未成年者の定期購入に関する消費者トラブル相談が増えている。交流サイト(SNS)や無料動画サイトで表示される広告の「初回0円」などのうたい文句に気を取られ、詳しい契約条件を見ないまま化粧品やダイエット食品を申し込むケースが激増。県消費生活センターによると、2019年度に県内の消費生活窓口に寄せられた20代未満の定期購入に関する相談は、前年度比68件増の92件に上った。
 県内で実際にあったケースでは、スマートフォンの無料動画サイトを視聴中に表示された「送料500円負担のみで初回0円」とうたわれた広告を見て注文。最初の商品到着から1カ月もたたないうちに同じ商品が届いたのをきっかけに定期購入だったことに気付き、消費生活窓口に相談した。
 同センターによると、相談した未成年者の傾向としては、契約条件を確認しないまま購入したり、店側から届いた注文確認メールを読まずに削除してしまったりする人が多いほか、「定期購入」「定期コース」の意味が分からないまま購入するケースも目立つという。

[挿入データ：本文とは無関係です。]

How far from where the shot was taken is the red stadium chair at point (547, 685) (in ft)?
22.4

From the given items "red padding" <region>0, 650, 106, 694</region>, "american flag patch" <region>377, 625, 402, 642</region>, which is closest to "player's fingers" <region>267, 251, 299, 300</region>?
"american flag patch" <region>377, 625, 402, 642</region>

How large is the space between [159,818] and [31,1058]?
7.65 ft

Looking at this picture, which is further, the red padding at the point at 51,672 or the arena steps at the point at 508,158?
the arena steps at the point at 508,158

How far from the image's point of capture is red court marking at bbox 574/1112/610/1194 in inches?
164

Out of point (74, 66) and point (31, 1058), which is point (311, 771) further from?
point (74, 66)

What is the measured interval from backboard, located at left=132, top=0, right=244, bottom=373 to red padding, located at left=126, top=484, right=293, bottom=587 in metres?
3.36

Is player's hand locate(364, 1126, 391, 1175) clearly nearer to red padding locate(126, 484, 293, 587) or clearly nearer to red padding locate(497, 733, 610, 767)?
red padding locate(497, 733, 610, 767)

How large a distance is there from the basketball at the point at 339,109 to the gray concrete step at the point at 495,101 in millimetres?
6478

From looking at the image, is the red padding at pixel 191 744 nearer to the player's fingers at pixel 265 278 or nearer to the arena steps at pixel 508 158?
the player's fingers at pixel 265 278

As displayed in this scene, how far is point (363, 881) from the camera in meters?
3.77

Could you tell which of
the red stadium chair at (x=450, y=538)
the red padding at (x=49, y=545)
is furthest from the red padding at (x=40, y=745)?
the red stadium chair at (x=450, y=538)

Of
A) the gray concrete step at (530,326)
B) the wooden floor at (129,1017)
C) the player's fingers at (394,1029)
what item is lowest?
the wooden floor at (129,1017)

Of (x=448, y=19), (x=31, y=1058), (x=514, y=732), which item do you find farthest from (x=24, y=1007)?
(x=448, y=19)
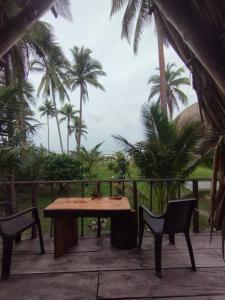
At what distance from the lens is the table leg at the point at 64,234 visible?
2.82 metres

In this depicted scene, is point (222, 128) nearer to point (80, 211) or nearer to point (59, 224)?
point (80, 211)

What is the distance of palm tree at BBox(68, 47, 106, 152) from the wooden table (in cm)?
1901

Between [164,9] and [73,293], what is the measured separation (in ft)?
7.02

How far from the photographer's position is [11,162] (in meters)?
3.83

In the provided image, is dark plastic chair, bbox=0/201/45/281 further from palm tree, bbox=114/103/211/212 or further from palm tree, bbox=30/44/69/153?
palm tree, bbox=30/44/69/153

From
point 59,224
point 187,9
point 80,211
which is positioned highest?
point 187,9

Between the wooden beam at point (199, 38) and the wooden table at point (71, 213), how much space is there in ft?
6.27

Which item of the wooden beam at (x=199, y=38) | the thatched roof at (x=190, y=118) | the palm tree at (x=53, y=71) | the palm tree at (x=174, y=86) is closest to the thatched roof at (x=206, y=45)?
the wooden beam at (x=199, y=38)

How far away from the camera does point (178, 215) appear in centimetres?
254

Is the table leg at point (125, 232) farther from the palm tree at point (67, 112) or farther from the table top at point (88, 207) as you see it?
the palm tree at point (67, 112)

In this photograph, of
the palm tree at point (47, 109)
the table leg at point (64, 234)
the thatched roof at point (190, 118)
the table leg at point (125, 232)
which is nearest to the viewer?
the table leg at point (64, 234)

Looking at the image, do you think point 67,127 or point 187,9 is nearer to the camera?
point 187,9

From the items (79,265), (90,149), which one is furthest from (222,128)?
(90,149)

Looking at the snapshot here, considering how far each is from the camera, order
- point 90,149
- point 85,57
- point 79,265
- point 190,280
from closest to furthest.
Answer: point 190,280, point 79,265, point 90,149, point 85,57
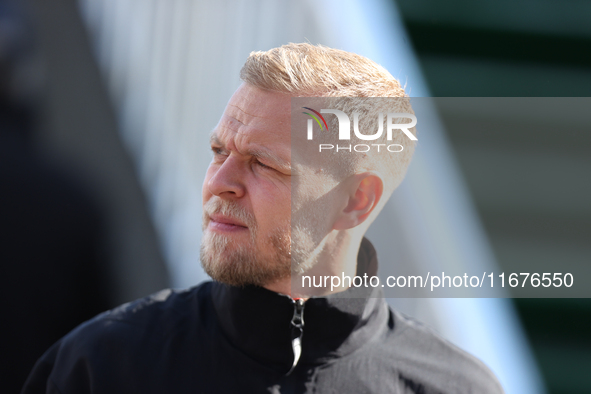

 また、未成年者が購入時に年齢を20歳以上と偽って商品購入しているケースも。
 その場合、相談窓口のスタッフが保護者の了承がない購入であると店側に契約取り消しを求めても、交渉が難航することが多いという。
 同センター業務部の林博美次長は「通信販売は基本的に自己責任で、クーリングオフの制度はない。返品時の約束事にしっかり目を通すなど、警戒しながら買い物してほしい」と注意喚起するとともに「トラブルに巻き込まれた時は諦めずに相談を」と呼び掛けている。